- **ACTIVITY**: Leave out the pictures and restate every entry word for word.

Stored data:
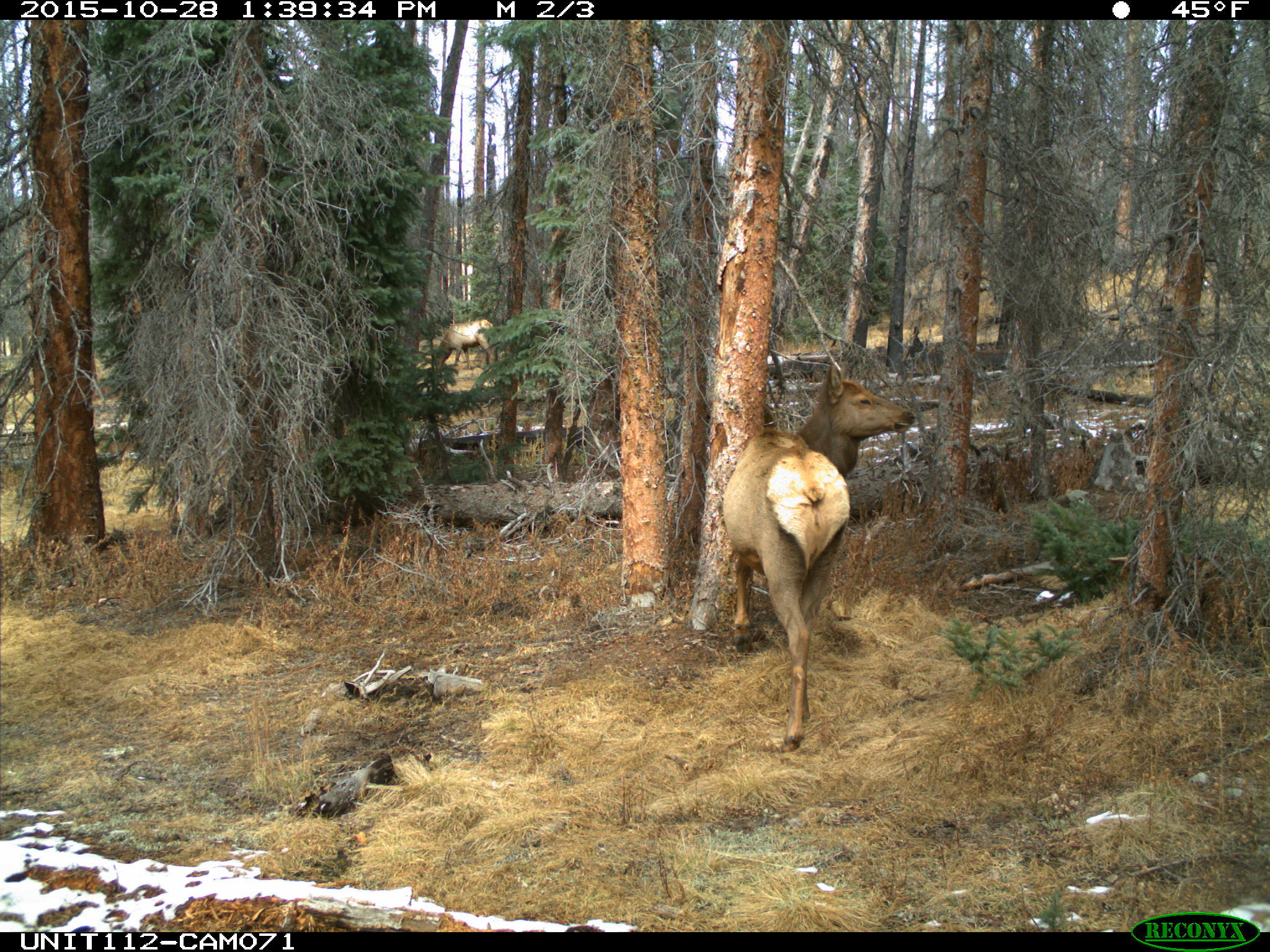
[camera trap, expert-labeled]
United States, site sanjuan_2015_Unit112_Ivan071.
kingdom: Animalia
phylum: Chordata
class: Mammalia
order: Artiodactyla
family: Cervidae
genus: Cervus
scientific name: Cervus elaphus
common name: red deer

- **OUTPUT**:
[camera trap, expert-labeled]
United States, site sanjuan_2015_Unit112_Ivan071.
kingdom: Animalia
phylum: Chordata
class: Mammalia
order: Artiodactyla
family: Cervidae
genus: Cervus
scientific name: Cervus elaphus
common name: red deer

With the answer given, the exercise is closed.